"Alone," the song Allan Jones and Kitty Carlisle sing and Groucho plays on the harp, became one of the top hits of 1936. It was written by Nacio Herb Brown and Arthur Freed, who went on to become the head of MGM's musical production in the 1940s - the unit responsible for such hits as Singin' in the Rain (1952) and On the Town (1949).

The rock group Queen released an album in 1975 titled A Night at the Opera, containing one of their most famous songs, "Bohemian Rhapsody." A year later, they released the album A Day at the Races, which, like the 1937 Marx Brothers film of the same name, was judged by critics to be not as good as its predecessor.

A totally unrelated animated film with the same title was made in The Netherlands in 1998.

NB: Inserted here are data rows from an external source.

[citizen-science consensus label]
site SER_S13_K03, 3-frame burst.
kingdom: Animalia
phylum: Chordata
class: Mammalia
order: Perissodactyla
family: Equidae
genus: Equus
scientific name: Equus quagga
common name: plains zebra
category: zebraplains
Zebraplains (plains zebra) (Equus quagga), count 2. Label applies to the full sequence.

In the ocean liner sequence, Chico and Harpo slip away from the elegant upper decks to party with the immigrant steerage passengers below. The poor masses are shown to be more fun loving and lively than their superiors, a scene reminiscent of a very similar one in Titanic (1997).

MGM continued to make a bundle on the movie by reissuing it a few years later on a double bill with the Clark Gable-Spencer Tracy-Jeanette MacDonald film San Francisco (1936). It turned out to be a popular combination: Jeanette MacDonald singing opera as the city fell to rubble around her, and the Marx Brothers reducing Verdi's Il Trovatore to virtual rubble.